Taos and Santa Fe Art Colonies

Pueblo Of Taos, painting by Victor Higgins

In the late 1800s and early 1900s, as travel across the country became easier with railways and cars, artists began to trek farther from the urban art centers like New York City and Philadelphia in search of new subject matter. Over time artists gathered in select towns year after year across the country. These smaller towns, often surrounded by beautiful scenery, interesting people, and communities that were welcoming toward artists, became known as art colonies.

Taos Society of Artists

The town of Taos, a small Hispanic agricultural community a few miles from the thousand-year-old Taos Pueblo, was the first town in New Mexico to harbor an art colony. Artists were drawn by its cultural diversity as well as its beautiful surroundings.
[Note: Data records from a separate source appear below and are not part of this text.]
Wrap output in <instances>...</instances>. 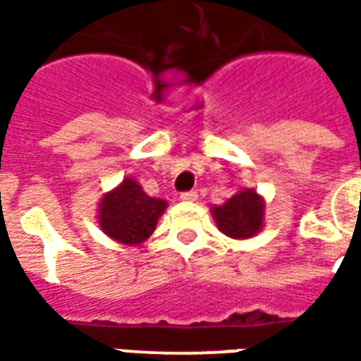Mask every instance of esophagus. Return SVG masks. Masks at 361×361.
<instances>
[{
  "label": "esophagus",
  "instance_id": "34e87169",
  "mask_svg": "<svg viewBox=\"0 0 361 361\" xmlns=\"http://www.w3.org/2000/svg\"><path fill=\"white\" fill-rule=\"evenodd\" d=\"M197 191H185V193H181L180 199L181 201H197Z\"/></svg>",
  "mask_w": 361,
  "mask_h": 361
}]
</instances>
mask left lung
I'll list each match as a JSON object with an SVG mask.
<instances>
[{
    "label": "left lung",
    "instance_id": "left-lung-1",
    "mask_svg": "<svg viewBox=\"0 0 361 361\" xmlns=\"http://www.w3.org/2000/svg\"><path fill=\"white\" fill-rule=\"evenodd\" d=\"M212 216L222 234L245 240L261 232L265 224V201L255 189H242L226 203L212 207Z\"/></svg>",
    "mask_w": 361,
    "mask_h": 361
}]
</instances>
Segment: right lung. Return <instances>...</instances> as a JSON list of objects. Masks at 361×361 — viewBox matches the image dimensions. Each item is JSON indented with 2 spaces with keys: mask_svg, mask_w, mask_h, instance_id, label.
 <instances>
[{
  "mask_svg": "<svg viewBox=\"0 0 361 361\" xmlns=\"http://www.w3.org/2000/svg\"><path fill=\"white\" fill-rule=\"evenodd\" d=\"M98 207V222L104 234L119 243L137 245L154 232L168 203L147 195L137 181L126 178L102 197Z\"/></svg>",
  "mask_w": 361,
  "mask_h": 361,
  "instance_id": "obj_1",
  "label": "right lung"
}]
</instances>
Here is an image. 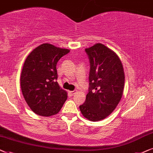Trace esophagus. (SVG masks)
Instances as JSON below:
<instances>
[{
    "mask_svg": "<svg viewBox=\"0 0 153 153\" xmlns=\"http://www.w3.org/2000/svg\"><path fill=\"white\" fill-rule=\"evenodd\" d=\"M69 94H70L72 96L75 94V91H69Z\"/></svg>",
    "mask_w": 153,
    "mask_h": 153,
    "instance_id": "34e87169",
    "label": "esophagus"
}]
</instances>
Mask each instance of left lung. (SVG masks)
I'll use <instances>...</instances> for the list:
<instances>
[{"label": "left lung", "instance_id": "obj_1", "mask_svg": "<svg viewBox=\"0 0 153 153\" xmlns=\"http://www.w3.org/2000/svg\"><path fill=\"white\" fill-rule=\"evenodd\" d=\"M90 65L89 92L80 105L82 115L97 122L108 116L123 94L125 73L118 56L104 45L97 43L85 49Z\"/></svg>", "mask_w": 153, "mask_h": 153}]
</instances>
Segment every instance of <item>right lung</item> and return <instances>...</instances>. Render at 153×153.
Listing matches in <instances>:
<instances>
[{"label": "right lung", "mask_w": 153, "mask_h": 153, "mask_svg": "<svg viewBox=\"0 0 153 153\" xmlns=\"http://www.w3.org/2000/svg\"><path fill=\"white\" fill-rule=\"evenodd\" d=\"M70 52L44 43L26 59L21 73L22 91L28 106L37 115H56L67 99L66 91L56 82L58 61Z\"/></svg>", "instance_id": "add662e5"}]
</instances>
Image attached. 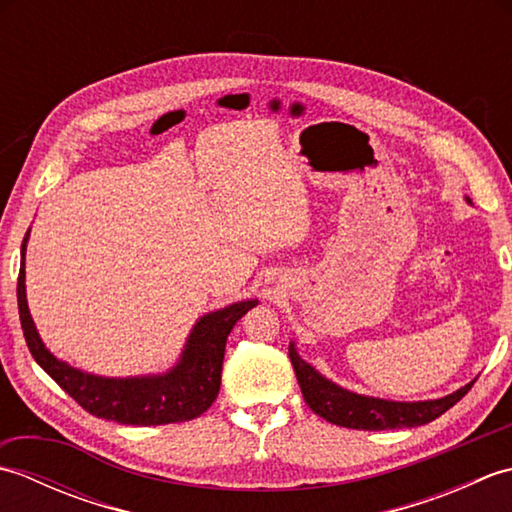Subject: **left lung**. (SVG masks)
<instances>
[{
	"label": "left lung",
	"mask_w": 512,
	"mask_h": 512,
	"mask_svg": "<svg viewBox=\"0 0 512 512\" xmlns=\"http://www.w3.org/2000/svg\"><path fill=\"white\" fill-rule=\"evenodd\" d=\"M290 363L295 367L303 400L308 407L336 427L363 429V431H385V429H402V427H420L431 420L440 418L444 411H449L455 402L469 394L475 380L460 387L453 394L438 400H418V402H396L372 396H361L354 391H347L332 380L321 376L317 369L308 365L297 354L295 343L288 347Z\"/></svg>",
	"instance_id": "1"
}]
</instances>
The first formal art association in the Southwest was the Taos Society of Artists, founded in 1915 to organize sales and exhibitions of the works of its members. The Society circulated exhibitions to major cities, and its fame was further enhanced by the Atchison, Topeka, and Santa Fe Railway. The railroad commissioned members of the Taos Society of Artists to paint pictures for display in ticket offices and to be reproduced on tickets, calendars, dining car menus, and posters promoting travel in the Southwest.

Ernest Blumenschein was one of the most influential members of the Taos Society of Artists. Blumenschein was a musician as well as a painter, and his objective was to bring every natural and man-made element in a composition into perfect harmony. Like Ernest Blumenschein, Walter Ufer often incorporated into his work realistic elements that represent the clash and combination of cultures in the Southwest.

Santa Fe Art Colony

Santa Fe was not far behind in establishing itself as an art colony. On the route of the Atchison, Topeka, and Santa Fe Railway line, it was easier to access than Taos. In the 1910s the small city also started actively courting artists, offering free studio and exhibition space to artists who visited from the eastern US.

One artist who ventured to the Santa Fe art colony early on was John Sloan. Already an illustrator and painter in New York, Sloan enjoyed painting the people and places of New Mexico, in a lighter color palette than seen his New York works.